─── STORED DATA

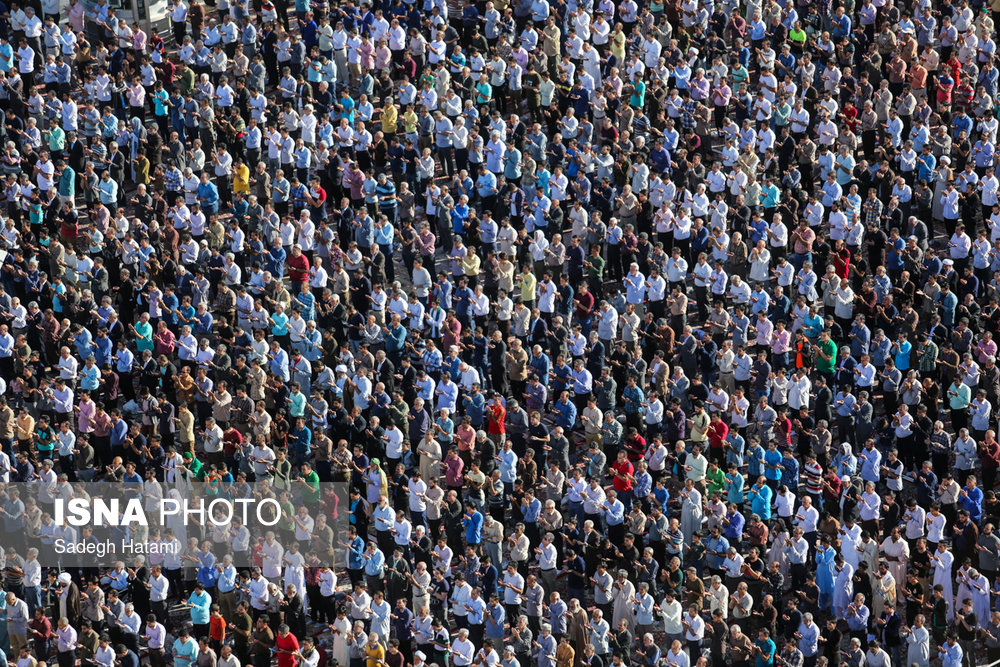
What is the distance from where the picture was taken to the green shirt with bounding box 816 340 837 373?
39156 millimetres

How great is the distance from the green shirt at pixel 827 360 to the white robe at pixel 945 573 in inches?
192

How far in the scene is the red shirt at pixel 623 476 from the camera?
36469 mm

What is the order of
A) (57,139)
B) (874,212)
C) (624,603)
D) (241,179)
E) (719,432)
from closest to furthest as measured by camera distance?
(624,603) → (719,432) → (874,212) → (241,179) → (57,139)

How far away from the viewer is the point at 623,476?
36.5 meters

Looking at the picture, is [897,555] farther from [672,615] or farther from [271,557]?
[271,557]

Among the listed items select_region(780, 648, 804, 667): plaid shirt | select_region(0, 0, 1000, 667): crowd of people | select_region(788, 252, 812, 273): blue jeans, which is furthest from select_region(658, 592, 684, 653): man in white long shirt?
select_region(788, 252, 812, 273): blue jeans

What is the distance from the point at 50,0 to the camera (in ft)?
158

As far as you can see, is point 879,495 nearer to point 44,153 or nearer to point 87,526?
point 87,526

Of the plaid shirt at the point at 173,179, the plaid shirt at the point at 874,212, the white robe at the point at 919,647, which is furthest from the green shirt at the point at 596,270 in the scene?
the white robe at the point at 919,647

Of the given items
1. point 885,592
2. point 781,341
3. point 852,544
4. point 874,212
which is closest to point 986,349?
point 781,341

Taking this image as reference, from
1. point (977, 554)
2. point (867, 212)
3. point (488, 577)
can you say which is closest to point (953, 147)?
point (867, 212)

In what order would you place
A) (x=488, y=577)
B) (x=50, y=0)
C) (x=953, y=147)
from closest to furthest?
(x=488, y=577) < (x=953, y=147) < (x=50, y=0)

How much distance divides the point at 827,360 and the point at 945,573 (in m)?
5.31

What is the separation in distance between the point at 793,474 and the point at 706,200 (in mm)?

──────

## DO THIS
Repeat the data word for word, starting with the line that contains "Among the listed" and going on through the last line of the data.

## EXERCISE RESULT
Among the listed items select_region(780, 648, 804, 667): plaid shirt | select_region(0, 0, 1000, 667): crowd of people | select_region(788, 252, 812, 273): blue jeans, which is furthest from select_region(658, 592, 684, 653): man in white long shirt?
select_region(788, 252, 812, 273): blue jeans

What is the distance from the point at 50,0 to the camera (in ft)?
158

As far as you can see, is point 879,495 nearer to point 44,153 or nearer to point 87,526?
point 87,526

Of the plaid shirt at the point at 173,179, the plaid shirt at the point at 874,212, the white robe at the point at 919,647, which is furthest from the green shirt at the point at 596,270 in the scene?
the white robe at the point at 919,647

Of the given items
1. point 885,592
2. point 781,341
3. point 852,544
4. point 874,212
which is closest to point 986,349?
point 781,341

Taking this image as reference, from
1. point (977, 554)
2. point (867, 212)
3. point (488, 577)
can you say which is closest to point (953, 147)?
point (867, 212)

In what order would you place
A) (x=488, y=577)
B) (x=50, y=0)
C) (x=953, y=147)
from closest to furthest?
(x=488, y=577) < (x=953, y=147) < (x=50, y=0)

How much distance divides the point at 827,360 and the point at 945,573 (in m)?
5.31

What is the separation in distance between the point at 793,474 and the point at 706,200 (in mm)?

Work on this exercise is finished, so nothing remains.